At that instance, five SEALs and Staff Sergeant Beckwith rose in the back, and five more with Wasner and Johnson rose in the front. They scuttled across the open yard. Eyes open. Alert for anyone looking out the windows. Their steps left long, wide trails as they crossed the deep snow. They made no attempt to cover their tracks. This wasn’t a recon. This was an assault on a house full of armed men.

Three seconds later, Forester’s voice came on the headsets. “Team two in position.”

“Team one in position,” came the response.

“On three.”

The men tensed.

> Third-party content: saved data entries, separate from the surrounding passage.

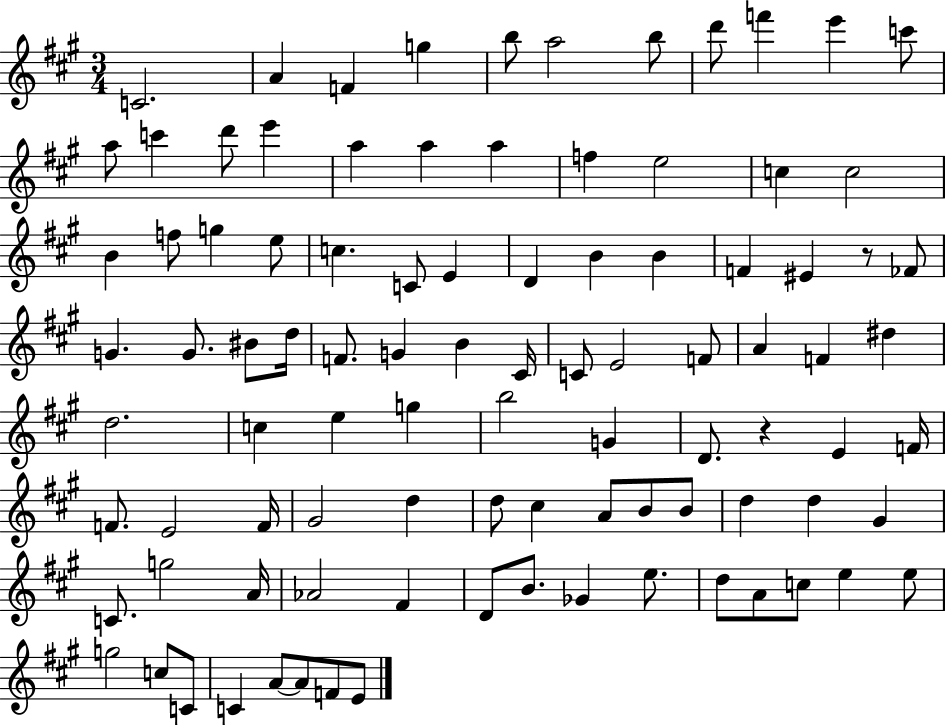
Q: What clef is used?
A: treble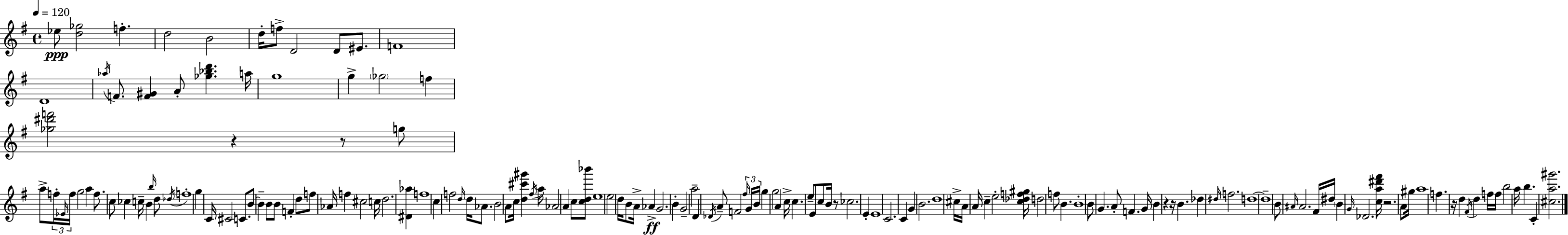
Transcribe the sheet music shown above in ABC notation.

X:1
T:Untitled
M:4/4
L:1/4
K:G
_e/2 [d_g]2 f d2 B2 d/4 f/2 D2 D/2 ^E/2 F4 D4 _a/4 F/2 [F^G] A/2 [_g_bd'] a/4 g4 g _g2 f [_g^d'f']2 z z/2 g/2 a/2 f/4 _E/4 f/4 g2 a f/2 c/2 _c c/4 B b/4 d/2 _d/4 f4 g C/4 ^C2 C/2 B/2 B B/2 B/2 F d/2 f/2 _A/4 f ^c2 c/4 d2 [^D_a] f4 c f2 d/4 d/4 _A/2 B2 A/2 c/4 [d^c'^g'] ^f/4 a/4 _A2 A c/2 [cd_b']/2 e4 e2 d/4 B/2 A/4 _A G2 B G2 a2 D _D/4 A/2 F2 ^f/4 G/4 B/4 g g2 A c/4 c e/2 E/2 c/2 B/4 z/2 _c2 E E4 C2 C G B2 d4 ^c/4 A/4 A/4 c e2 [c_df^g]/4 d2 f/2 B B4 B/2 G A/2 F G/4 B z z/4 B _d ^d/4 f2 d4 d4 B/2 ^A/4 ^A2 ^F/4 ^d/4 B G/4 _D2 [ca^d'^f']/4 z2 A/2 ^g/4 a4 f z/4 d ^F/4 d f/4 f/4 b2 a/4 b C [^ca^g']2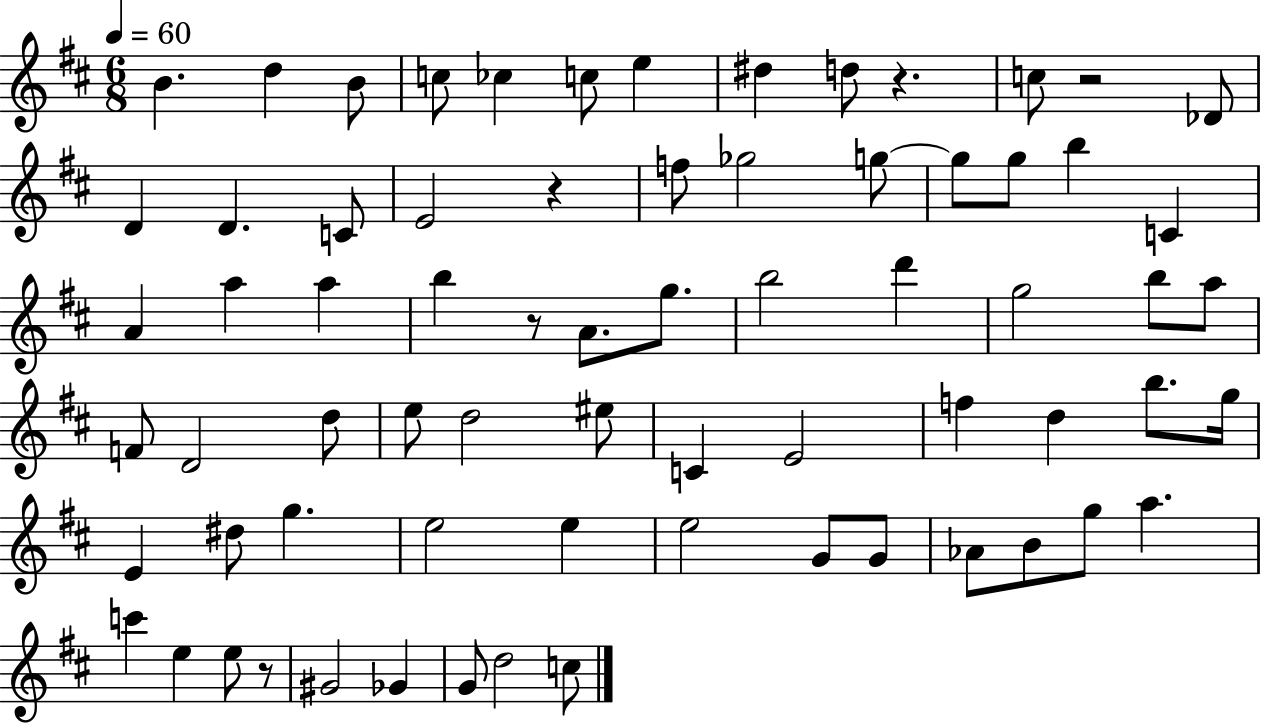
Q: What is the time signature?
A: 6/8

They had all done this before. Little thought occurred once the process started. It was all reaction and training once they kicked in the doors.

“One.”

Their senses were fully alert.

“Two.”

Breath held.

“Thr…”

Motion sensor lights exploded to life at both the front and back porches simultaneously. The lights, reaction times dulled by the extreme cold, bathed the entire yard in bright, full-spectrum light.

The men inside shouted alarms. The sound of motion scrambled.

“…ee!
Go! Go! Go!”

The doors were kicked in. Flash-bang grenades split the night with deafening explosions. Glass shattered on the cabinet doors as the concussion boomed and shook the air in the room. The light of a thousand suns blinded anyone who looked toward the door.